- TEXTO FORNECIDO:
□ □ □ □ □ □ □

Pesquisar este blog

quinta-feira, 31 de maio de 2012

Crônicas Universitárias (Parte VIII)

VIII
Para o futuro

 

Rio Camaquã

 


Completar vinte e cinco anos é completar uma jornada em quartos: o quarto dos pais, o quarto de infância, o quarto da juventude, o quarto de pensão, o quarto do casal. O quarto de lua, o quarto de século, um quarto de vida. A trajetória é feita, portanto, de quartos. Cada quarto tem sua característica peculiar, tem seu affaire particular. Um é aconchegante e retêm as mais puras recordações dos primeiros passos dados, outro é conturbado e confuso, outro, ainda, é sinônimo de liberdade e aventura, mas também de comprometimento e responsabilidades. O último quarto, do casal, lembra que a jornada apenas começara, e que um quarto de século é muito e ao mesmo tempo significa que faltam três ou mais partes para o gran finale.
A grande aventura, a aventura de viver, essa que cada dia mostra uma nova faceta multi-interpretável de si mesma, ensina a duras penas que o caminho é feito de dor e alegria, é feito de tentativas e erros, de escolhas e acertos.

□ □ □ □ □ □ □

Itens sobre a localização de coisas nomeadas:
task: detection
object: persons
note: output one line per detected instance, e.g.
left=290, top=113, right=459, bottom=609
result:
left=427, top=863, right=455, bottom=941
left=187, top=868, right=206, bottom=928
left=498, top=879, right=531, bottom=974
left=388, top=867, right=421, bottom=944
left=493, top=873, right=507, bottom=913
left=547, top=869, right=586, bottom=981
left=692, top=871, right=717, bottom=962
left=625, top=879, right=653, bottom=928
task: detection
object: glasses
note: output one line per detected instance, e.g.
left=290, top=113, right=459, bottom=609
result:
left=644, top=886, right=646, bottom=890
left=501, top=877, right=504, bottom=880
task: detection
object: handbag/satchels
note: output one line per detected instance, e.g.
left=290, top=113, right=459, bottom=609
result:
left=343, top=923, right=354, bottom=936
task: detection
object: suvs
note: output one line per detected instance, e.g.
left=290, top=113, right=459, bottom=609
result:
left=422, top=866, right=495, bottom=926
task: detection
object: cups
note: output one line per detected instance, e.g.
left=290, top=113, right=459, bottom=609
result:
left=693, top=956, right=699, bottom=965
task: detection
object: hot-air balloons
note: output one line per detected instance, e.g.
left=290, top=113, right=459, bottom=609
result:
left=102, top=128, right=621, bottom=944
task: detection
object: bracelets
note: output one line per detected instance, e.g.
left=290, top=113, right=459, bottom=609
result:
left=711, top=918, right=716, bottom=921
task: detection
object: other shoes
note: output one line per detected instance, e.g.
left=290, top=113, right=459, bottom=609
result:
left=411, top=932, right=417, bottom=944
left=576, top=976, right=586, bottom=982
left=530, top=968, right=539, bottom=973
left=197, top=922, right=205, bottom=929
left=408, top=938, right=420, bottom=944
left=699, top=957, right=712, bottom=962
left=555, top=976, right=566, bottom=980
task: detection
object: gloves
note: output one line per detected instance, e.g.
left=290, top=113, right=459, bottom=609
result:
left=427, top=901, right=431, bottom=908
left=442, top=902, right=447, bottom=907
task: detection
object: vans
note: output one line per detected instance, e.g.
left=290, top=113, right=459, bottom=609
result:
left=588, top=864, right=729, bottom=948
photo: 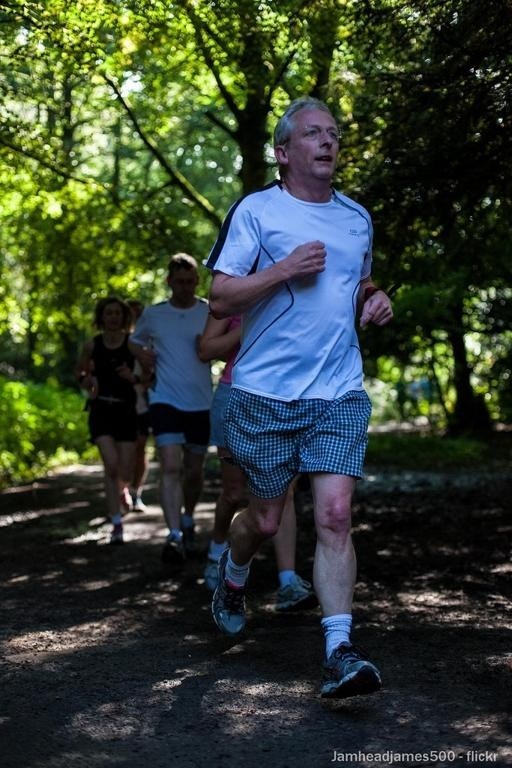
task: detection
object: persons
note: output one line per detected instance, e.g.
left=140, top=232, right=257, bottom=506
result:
left=210, top=93, right=394, bottom=702
left=76, top=296, right=148, bottom=540
left=198, top=306, right=312, bottom=614
left=129, top=253, right=212, bottom=559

□ □ □ □ □ □ □

- O QUE FAZER:
[A] Retorne, por favor, o trecho do texto fornecido que começa nas palavras "A grande aventura, a" e termina depois de "escolhas e acertos.", copiado sem nenhuma alteração.
[B] Segundo o texto fornecido, completar qual idade é descrito como completar uma jornada em quartos?

- RESPOSTAS DAS TAREFAS:
[A]
A grande aventura, a aventura de viver, essa que cada dia mostra uma nova faceta multi-interpretável de si mesma, ensina a duras penas que o caminho é feito de dor e alegria, é feito de tentativas e erros, de escolhas e acertos.

[B] Vinte e cinco anos.